Saya tidak bisa begitu saja menyerahkan uang tunai dari dompet saya kepada murid-murid, pikir saya dalam hati. Bahkan, hal itu tidak pantas dilakukan. Jadi saya menghentikan pemikiran tersebut dari pikiran saya dan mengajar kelas seperti biasa. Saat kelas berakhir, para murid pun pergi, termasuk Shatina. Ketika ia sudah pergi, sebuah pemikiran melintas lagi di benak saya: Kamu terus meminta-Ku untuk memberimu kesempatan besar, namun kamu bahkan belum bisa setia dalam yang hal kecil ini.
Saya masih belum yakin apakah saya sedang berbicara dengan Tuhan atau berdebat dengan diri saya sendiri, tetapi saya tahu pernyataan itu menegur saya. Saya pernah berdoa agar Tuhan memakai saya, dan sekarang mungkin Ia sedang memakai saya namun saya mengabaikan kesempatan tersebut. Saya segera memeriksa dompet saya dan melihat bahwa saya punya uang 20 dolar. Saya berlari keluar dan mencari Shatina ke sana ke mari di sekitar tempat parkir, namun saya tidak dapat menemukannya. Saya mengatakan kepada Tuhan bahwa jika hal ini berasal dari Dia, saya sudah mencoba untuk setia, tetapi tampaknya itu terlalu sedikit dan terlalu terlambat.
Semua ini terjadi pada hari Jumat sebelum liburan musim semi. Keesokan harinya, saya dan suami saya pergi berlibur. Andai saja saya bisa bilang bahwa seluruh perjalanan saya hancur berantakan akibat penyesalan saya karena sudah menolak untuk mematuhi apa yang saya anggap sebagai suara Tuhan. Tetapi ternyata tidak. Selama liburan kami, saya sama sekali tidak memikirkan peristiwa tersebut.
Namun, ketika saya kembali bekerja seminggu kemudian, segera setelah Shatina masuk ke kelas saya, suatu pikiran muncul lagi di benak saya: Heather, berikan uang yang kamu miliki di dompetmu kepada Shatina.
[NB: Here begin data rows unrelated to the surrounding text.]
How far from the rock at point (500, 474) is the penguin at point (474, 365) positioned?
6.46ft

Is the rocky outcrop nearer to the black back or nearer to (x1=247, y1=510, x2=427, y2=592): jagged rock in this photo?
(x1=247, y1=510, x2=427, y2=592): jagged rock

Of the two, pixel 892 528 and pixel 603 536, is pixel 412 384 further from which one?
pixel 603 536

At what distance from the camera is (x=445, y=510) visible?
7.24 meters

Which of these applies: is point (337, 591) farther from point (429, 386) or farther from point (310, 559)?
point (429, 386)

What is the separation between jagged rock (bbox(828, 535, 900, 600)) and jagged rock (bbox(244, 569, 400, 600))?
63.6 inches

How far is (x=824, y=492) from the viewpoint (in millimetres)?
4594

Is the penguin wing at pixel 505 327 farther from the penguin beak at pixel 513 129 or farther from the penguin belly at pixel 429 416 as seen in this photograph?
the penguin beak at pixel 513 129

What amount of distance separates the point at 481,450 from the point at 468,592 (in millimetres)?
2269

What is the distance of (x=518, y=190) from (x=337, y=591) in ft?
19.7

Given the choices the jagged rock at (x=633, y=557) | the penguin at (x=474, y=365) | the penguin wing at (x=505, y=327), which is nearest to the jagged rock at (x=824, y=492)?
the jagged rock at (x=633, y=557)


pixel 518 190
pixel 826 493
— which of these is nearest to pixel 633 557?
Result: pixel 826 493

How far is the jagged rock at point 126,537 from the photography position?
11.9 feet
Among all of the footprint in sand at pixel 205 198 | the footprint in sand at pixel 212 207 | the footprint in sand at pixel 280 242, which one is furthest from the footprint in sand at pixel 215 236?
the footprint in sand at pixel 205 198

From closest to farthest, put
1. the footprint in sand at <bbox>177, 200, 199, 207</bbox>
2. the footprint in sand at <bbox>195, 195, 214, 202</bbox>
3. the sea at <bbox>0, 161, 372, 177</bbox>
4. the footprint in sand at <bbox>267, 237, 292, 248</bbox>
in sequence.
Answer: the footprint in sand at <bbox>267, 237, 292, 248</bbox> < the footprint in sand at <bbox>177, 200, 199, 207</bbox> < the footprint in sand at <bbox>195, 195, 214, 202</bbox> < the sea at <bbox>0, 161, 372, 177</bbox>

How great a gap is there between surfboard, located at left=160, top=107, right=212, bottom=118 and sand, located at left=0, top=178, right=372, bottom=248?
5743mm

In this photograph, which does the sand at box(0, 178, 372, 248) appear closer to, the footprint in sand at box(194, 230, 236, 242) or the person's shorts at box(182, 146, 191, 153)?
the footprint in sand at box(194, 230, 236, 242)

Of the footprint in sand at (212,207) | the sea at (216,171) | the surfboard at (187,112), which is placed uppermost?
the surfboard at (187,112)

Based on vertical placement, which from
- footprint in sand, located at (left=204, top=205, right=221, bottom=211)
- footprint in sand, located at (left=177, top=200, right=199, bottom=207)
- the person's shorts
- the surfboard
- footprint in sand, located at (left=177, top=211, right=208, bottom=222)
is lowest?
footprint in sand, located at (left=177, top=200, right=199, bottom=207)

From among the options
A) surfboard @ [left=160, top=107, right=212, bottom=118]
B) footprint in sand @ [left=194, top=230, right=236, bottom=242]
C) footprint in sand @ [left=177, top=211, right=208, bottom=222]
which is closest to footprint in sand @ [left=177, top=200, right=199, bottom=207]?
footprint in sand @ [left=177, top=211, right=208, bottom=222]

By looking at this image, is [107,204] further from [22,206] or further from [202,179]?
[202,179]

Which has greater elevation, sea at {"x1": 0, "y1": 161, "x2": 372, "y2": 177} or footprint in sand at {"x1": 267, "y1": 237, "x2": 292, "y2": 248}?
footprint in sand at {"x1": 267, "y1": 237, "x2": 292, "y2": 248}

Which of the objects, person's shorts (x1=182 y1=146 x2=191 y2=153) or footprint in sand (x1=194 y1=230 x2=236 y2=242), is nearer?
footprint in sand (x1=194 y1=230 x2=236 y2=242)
Saya pun mengambil dompet dan membuka resletingnya. Kali ini ada 40 dolar bertengger manis di dalamnya. Oke, saya pikir. Saya akan setia.
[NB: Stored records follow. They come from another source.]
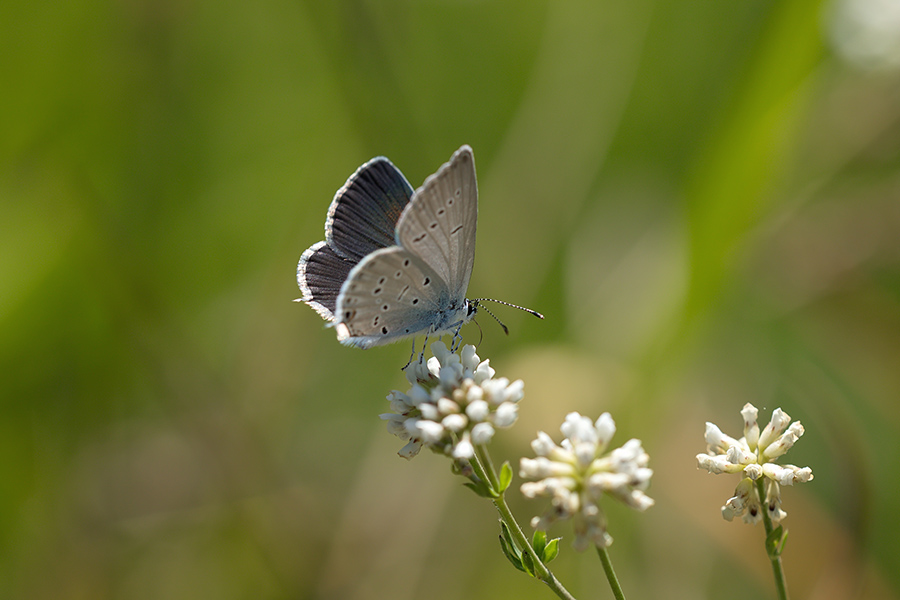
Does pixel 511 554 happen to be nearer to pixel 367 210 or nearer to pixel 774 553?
pixel 774 553

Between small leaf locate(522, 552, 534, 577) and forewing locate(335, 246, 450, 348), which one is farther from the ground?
forewing locate(335, 246, 450, 348)

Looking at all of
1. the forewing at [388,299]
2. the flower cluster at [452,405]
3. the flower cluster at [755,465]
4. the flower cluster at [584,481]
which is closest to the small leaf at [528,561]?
the flower cluster at [584,481]

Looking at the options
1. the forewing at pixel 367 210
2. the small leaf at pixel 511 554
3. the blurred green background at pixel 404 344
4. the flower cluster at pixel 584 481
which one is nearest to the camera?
→ the flower cluster at pixel 584 481

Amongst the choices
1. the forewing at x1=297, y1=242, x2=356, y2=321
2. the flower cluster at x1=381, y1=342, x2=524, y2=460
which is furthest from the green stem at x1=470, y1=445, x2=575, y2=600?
the forewing at x1=297, y1=242, x2=356, y2=321

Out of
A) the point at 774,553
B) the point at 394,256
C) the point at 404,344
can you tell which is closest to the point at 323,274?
the point at 394,256

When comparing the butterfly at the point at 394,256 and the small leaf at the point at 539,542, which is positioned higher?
the butterfly at the point at 394,256

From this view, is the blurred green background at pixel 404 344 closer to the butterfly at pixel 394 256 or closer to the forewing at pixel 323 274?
the butterfly at pixel 394 256

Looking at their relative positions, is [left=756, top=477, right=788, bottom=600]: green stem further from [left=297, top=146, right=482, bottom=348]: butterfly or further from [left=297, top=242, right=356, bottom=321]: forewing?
[left=297, top=242, right=356, bottom=321]: forewing
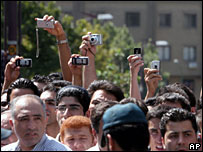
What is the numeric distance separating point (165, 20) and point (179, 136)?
45.9 metres

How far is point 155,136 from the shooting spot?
5289mm

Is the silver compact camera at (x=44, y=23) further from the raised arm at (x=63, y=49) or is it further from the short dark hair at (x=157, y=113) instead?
the short dark hair at (x=157, y=113)

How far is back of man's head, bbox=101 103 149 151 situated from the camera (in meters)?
3.61

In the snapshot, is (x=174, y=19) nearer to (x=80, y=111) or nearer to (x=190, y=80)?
(x=190, y=80)

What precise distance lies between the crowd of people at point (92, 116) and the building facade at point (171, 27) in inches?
1658

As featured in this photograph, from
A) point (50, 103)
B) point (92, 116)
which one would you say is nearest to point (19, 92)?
point (50, 103)

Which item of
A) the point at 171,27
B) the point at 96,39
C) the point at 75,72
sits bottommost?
the point at 171,27

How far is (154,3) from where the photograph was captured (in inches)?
1951

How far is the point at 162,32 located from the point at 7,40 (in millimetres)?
37994

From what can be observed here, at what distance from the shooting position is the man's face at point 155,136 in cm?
518

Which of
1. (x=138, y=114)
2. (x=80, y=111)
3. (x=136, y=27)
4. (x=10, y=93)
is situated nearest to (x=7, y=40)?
(x=10, y=93)

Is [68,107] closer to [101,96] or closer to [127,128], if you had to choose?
[101,96]

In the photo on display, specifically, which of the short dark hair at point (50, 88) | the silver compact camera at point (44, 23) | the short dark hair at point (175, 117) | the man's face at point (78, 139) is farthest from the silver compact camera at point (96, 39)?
the short dark hair at point (175, 117)

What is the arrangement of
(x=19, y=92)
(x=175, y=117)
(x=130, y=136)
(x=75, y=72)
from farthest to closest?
(x=75, y=72) → (x=19, y=92) → (x=175, y=117) → (x=130, y=136)
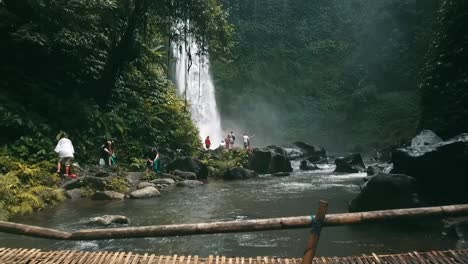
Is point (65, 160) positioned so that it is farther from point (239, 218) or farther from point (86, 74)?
point (239, 218)

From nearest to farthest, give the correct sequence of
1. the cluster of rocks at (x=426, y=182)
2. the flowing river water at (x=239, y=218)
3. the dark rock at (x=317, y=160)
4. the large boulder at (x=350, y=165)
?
the flowing river water at (x=239, y=218) < the cluster of rocks at (x=426, y=182) < the large boulder at (x=350, y=165) < the dark rock at (x=317, y=160)

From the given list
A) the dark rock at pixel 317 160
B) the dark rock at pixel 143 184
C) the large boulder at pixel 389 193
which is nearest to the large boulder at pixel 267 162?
the dark rock at pixel 317 160

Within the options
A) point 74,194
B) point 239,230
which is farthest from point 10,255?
point 74,194

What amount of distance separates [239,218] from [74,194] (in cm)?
538

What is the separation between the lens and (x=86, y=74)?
17859mm

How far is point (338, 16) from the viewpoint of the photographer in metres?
49.5

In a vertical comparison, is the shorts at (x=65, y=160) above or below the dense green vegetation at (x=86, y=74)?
below

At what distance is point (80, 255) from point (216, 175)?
14.4m

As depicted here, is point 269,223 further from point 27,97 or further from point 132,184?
point 27,97

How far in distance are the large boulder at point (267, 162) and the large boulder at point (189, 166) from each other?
4.00 metres

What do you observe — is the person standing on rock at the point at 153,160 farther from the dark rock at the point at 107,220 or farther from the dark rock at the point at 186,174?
the dark rock at the point at 107,220

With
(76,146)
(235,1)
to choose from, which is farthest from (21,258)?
(235,1)

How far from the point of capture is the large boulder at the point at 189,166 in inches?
692

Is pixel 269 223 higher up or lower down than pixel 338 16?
lower down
Ketika kelas berakhir, saya meminta Shatina untuk tinggal sejenak. Dia terlihat sangat gugup. Kami tidak memiliki relasi yang akrab, dan ini akan menjadi momen yang sangat canggung bagi kami berdua.
“Saya tahu ini akan terdengar sangat aneh,” saya memulai sambil meraba-raba dompet saya, “tetapi saya seorang Kristen. Ketika kamu berjalan masuk ke kelas hari ini, Tuhan menyuruh saya untuk memberimu uang 40 dolar ini. Saya minta maaf jika saya membuatmu menjadi tidak nyaman. Uang ini bukan dari saya. Uang ini adalah antara kamu dan Dia.”
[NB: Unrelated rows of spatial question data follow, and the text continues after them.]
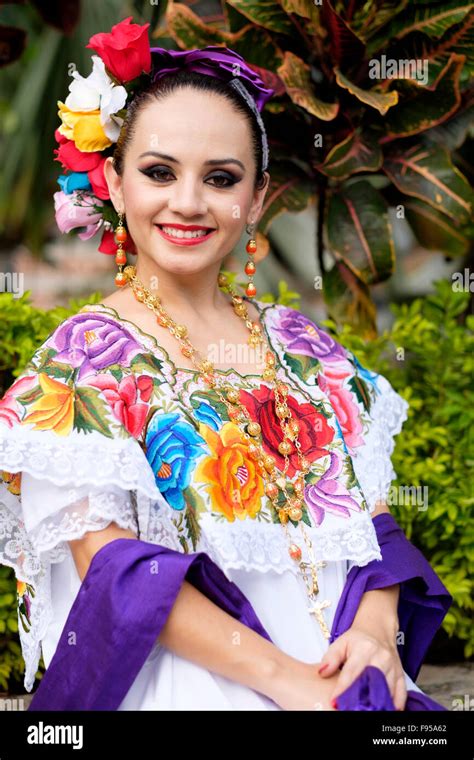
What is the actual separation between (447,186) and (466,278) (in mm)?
549

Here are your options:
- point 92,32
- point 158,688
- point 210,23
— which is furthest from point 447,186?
point 158,688

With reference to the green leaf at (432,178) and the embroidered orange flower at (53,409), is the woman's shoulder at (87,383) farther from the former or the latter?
the green leaf at (432,178)

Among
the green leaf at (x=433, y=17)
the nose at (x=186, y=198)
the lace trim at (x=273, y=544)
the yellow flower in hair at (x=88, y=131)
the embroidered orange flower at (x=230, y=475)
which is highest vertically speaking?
the green leaf at (x=433, y=17)

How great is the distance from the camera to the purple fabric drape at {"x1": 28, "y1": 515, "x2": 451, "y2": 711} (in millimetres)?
2023

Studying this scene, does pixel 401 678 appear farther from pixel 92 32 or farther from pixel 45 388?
pixel 92 32

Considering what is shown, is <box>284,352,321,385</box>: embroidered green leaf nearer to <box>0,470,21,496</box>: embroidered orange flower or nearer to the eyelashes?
the eyelashes

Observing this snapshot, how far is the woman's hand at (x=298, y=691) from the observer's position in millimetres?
2076

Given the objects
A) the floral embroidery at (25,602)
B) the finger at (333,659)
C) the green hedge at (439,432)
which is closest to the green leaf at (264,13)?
the green hedge at (439,432)

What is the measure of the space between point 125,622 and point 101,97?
1233 mm

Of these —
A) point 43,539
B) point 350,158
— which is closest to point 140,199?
point 43,539

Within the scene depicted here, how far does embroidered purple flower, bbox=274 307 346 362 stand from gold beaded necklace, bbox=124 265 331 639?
189 mm

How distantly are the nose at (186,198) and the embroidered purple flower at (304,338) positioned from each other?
Result: 52 centimetres

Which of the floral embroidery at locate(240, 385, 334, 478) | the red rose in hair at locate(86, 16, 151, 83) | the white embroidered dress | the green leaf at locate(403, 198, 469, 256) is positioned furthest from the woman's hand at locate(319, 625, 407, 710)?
the green leaf at locate(403, 198, 469, 256)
Meski saya merasa gugup, namun saya menyisipkan uang itu ke dalam tangannya, berharap dia tidak akan mengajukan keluhan. Wajahnya berubah dari kebingungan menjadi sangat terkejut. “Saya seorang ibu tunggal,” katanya. Saya tidak tahu hal ini. Ia baru berusia 19 tahun.
“Sebelum saya melangkah masuk ke kelas ini, saya melakukan sesuatu yang tidak pernah saya lakukan selama beberapa tahun,” bisiknya, dengan air mata yang mengalir deras di wajahnya. “Saya berdoa.”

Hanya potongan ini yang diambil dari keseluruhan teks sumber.